The application of our technology is contingent upon the availability of IMU sensor values measured concurrently with the original video capture, which presents a limitation in terms of applicability to the vast array of videos available online. Despite this challenge, given that modern AR/VR devices and smartphones are inherently equipped with IMU sensors, leveraging these to acquire videos and applying our technology can result in visually superior, stabilized videos. Additionally, since the warping field depends on optical flow and the IMU sensor values are globally reflected across frames, visual artifacts may still persist at the video edges.

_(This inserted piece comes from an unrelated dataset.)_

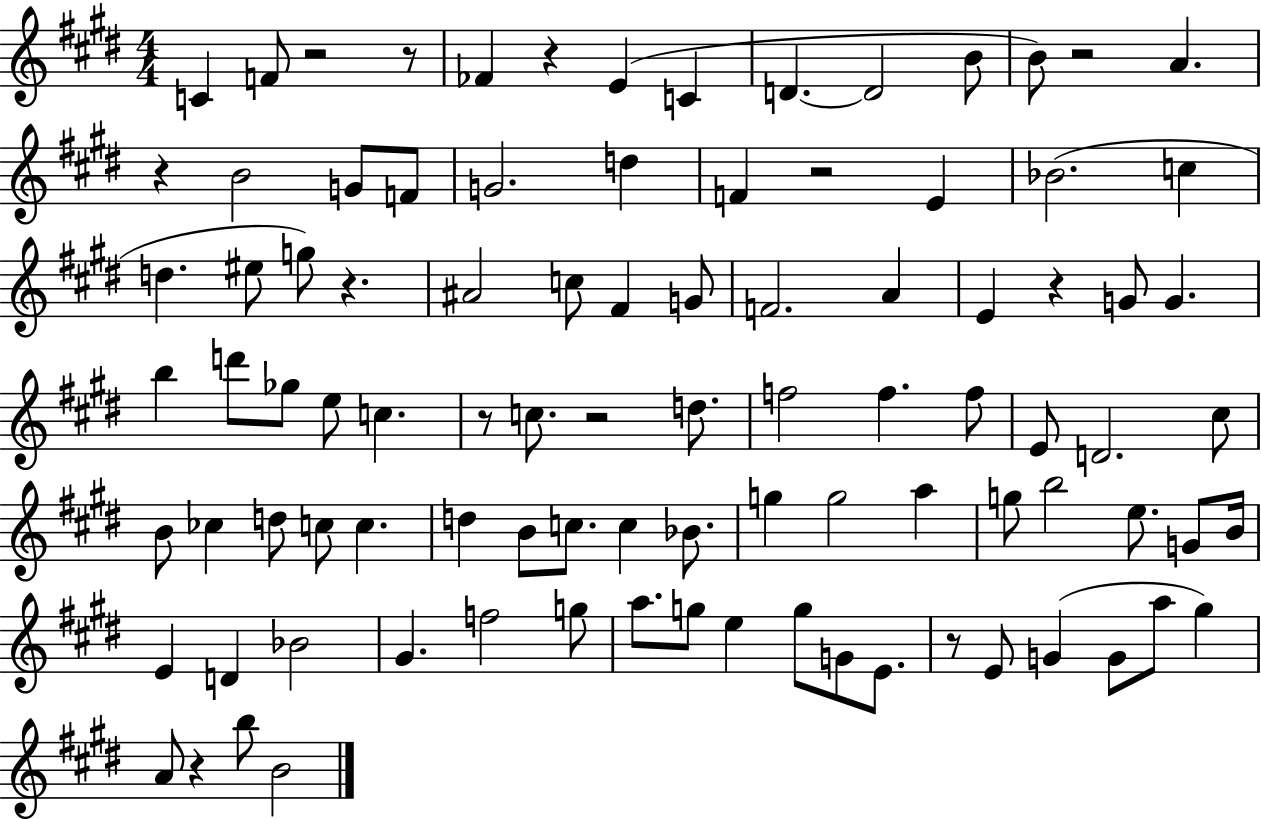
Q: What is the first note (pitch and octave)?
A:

Looking forward, we propose three areas for future work. First, we aim to achieve superior motion compensation by fusing the transformation matrices generated by deep learning-based optical flow calculations, assigning greater weights to the transformation matrices as the IMU sensor values increase. Moreover, there is a need to locally reflect this in the frame to enhance compensation at the video edges. By applying this method, performance in motion estimation is expected to improve since it does not solely rely on optical flow, and consequently, it can reduce visual artifacts caused by large motion and environmental changes during the warping process. Second, we aim to implement superior feature extraction by adding SE (Squeeze-and-Excitation) blocks that perform actions similar to self-attention. This method allows for more accurate calculations of the optical flow across the frame while reducing the parameter size for better efficiency and overcoming accuracy degradation. Third, to ensure the generalization of the proposed method, it is necessary to enrich the dataset with data from daytime/nighttime or sunny day/rainy day/foggy day scenarios and extend the experiments. These future directions underscore our commitment to refining the balance between stabilization, visual quality, and computational efficiency, thereby pushing the boundaries of video stabilization techniques.